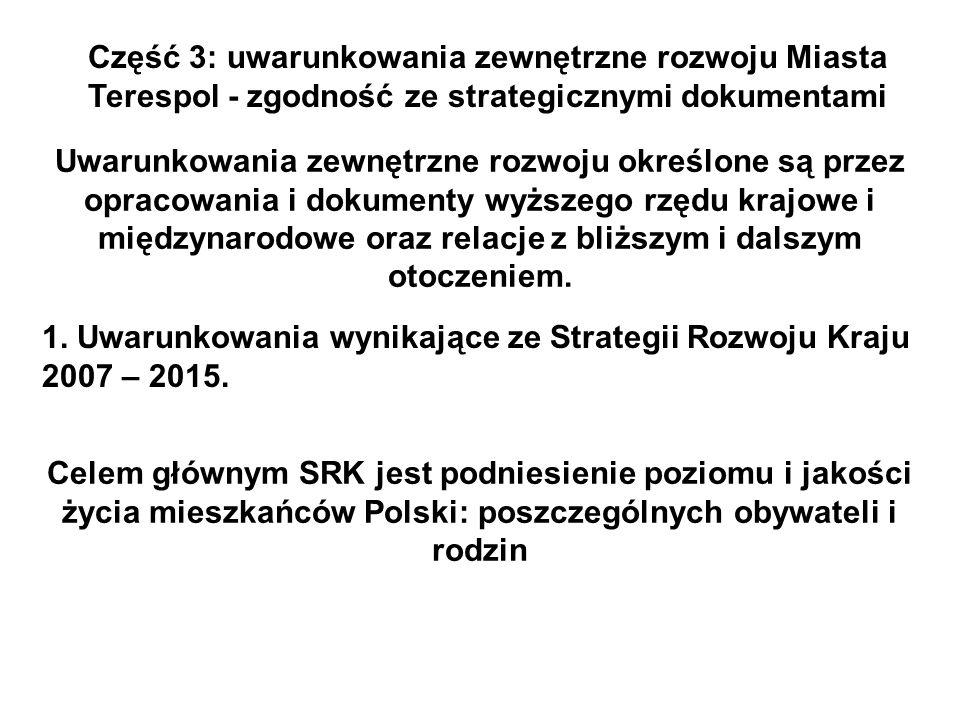 Część 3: uwarunkowania zewnętrzne rozwoju Miasta Terespol - zgodność ze strategicznymi dokumentami Uwarunkowania zewnętrzne rozwoju określone są przez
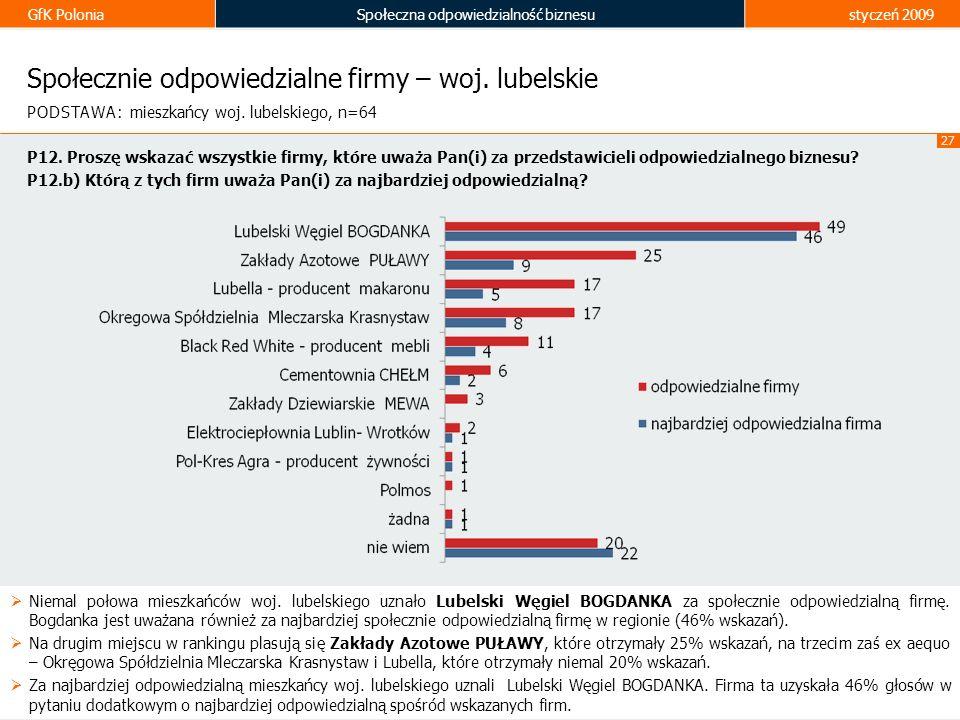 Społecznie odpowiedzialne firmy – woj. lubelskie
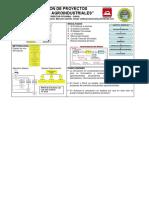 Poster Simulacion Proyectos Plantas Agroindustriales
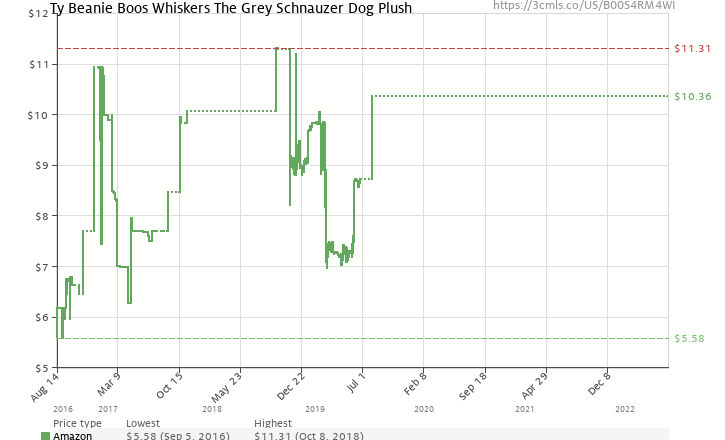 4acb7d3f372 Amazon price history chart for Ty Beanie Boos Whiskers The Grey Schnauzer  Dog Plush (B00S4RM4WI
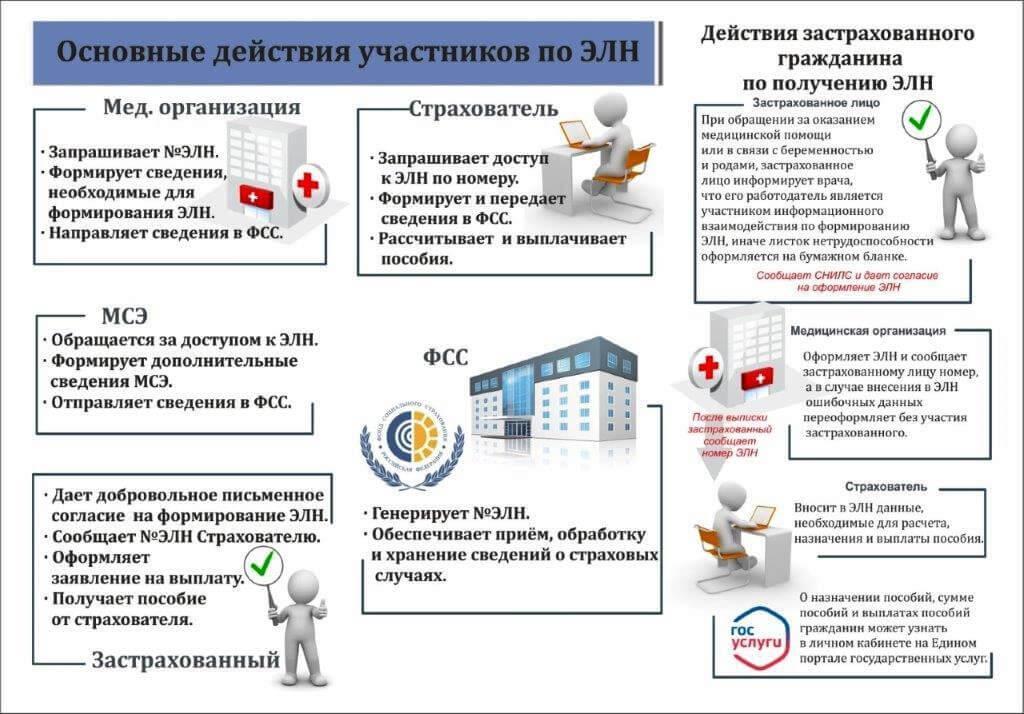 Основные действия участников системы электронных листков нетрудоспособности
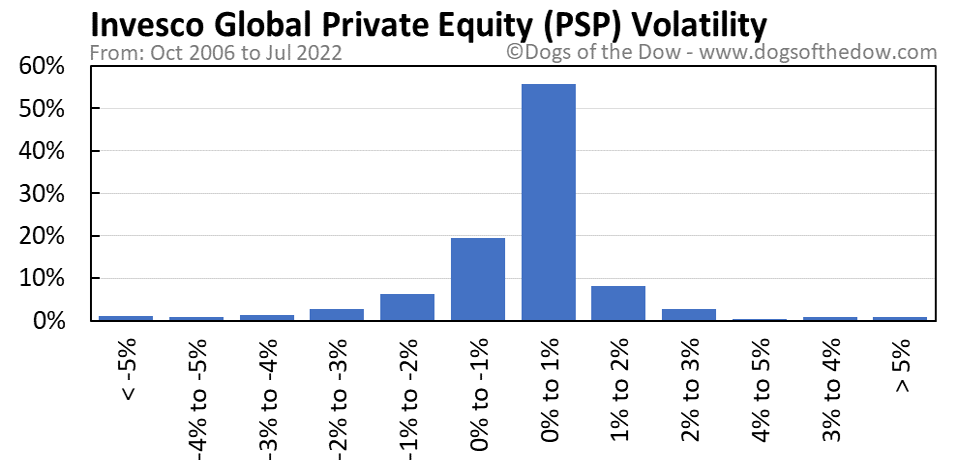 PSP volatility chart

● WORK TASK: Although the records contain pictures, restate them word for word with those pictures left out.

● OUTPUT BELOW:
 Część 3: uwarunkowania zewnętrzne rozwoju Miasta Terespol - zgodność ze strategicznymi dokumentami Uwarunkowania zewnętrzne rozwoju określone są przez
 Społecznie odpowiedzialne firmy – woj. lubelskie
 Poster Simulacion Proyectos Plantas Agroindustriales
 4acb7d3f372 Amazon price history chart for Ty Beanie Boos Whiskers The Grey Schnauzer  Dog Plush (B00S4RM4WI
 Основные действия участников системы электронных листков нетрудоспособности
 PSP volatility chart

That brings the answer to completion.